Task brief:
Please update the items from the line containing "In this scene, would" through the end of the items, replacing "snow-covered mountain" with "snowy peak" and changing nothing else.

◆ ◆ ◆

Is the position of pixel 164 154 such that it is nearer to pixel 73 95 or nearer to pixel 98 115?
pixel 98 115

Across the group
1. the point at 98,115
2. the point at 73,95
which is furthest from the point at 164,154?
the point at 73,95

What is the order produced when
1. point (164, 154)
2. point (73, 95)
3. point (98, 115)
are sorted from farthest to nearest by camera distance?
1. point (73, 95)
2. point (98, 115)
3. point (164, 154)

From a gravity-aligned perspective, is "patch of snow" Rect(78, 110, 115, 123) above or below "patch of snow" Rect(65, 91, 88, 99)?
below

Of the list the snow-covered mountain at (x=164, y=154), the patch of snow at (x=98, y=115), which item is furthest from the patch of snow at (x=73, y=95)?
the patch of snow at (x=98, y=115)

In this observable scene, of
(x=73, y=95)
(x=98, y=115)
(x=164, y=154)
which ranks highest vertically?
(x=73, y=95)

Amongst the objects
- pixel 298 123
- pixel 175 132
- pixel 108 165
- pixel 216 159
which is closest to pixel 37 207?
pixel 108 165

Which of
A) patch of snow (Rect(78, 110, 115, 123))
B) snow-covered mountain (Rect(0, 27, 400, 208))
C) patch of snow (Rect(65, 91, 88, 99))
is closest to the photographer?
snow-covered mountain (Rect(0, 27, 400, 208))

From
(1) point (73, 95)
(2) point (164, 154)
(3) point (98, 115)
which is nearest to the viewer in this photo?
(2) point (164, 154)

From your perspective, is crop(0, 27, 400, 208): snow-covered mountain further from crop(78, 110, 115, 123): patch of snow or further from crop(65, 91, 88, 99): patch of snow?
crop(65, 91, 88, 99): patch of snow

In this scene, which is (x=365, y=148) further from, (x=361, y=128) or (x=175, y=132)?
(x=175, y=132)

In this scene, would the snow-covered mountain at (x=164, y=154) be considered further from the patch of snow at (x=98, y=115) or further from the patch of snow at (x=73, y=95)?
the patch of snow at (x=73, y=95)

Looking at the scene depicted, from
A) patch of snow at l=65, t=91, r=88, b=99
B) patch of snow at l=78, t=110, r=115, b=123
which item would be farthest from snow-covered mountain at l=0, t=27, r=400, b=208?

◆ ◆ ◆

Written reply:
In this scene, would the snowy peak at (x=164, y=154) be considered further from the patch of snow at (x=98, y=115) or further from the patch of snow at (x=73, y=95)?
the patch of snow at (x=73, y=95)

Looking at the scene depicted, from
A) patch of snow at l=65, t=91, r=88, b=99
B) patch of snow at l=78, t=110, r=115, b=123
which item would be farthest from snowy peak at l=0, t=27, r=400, b=208?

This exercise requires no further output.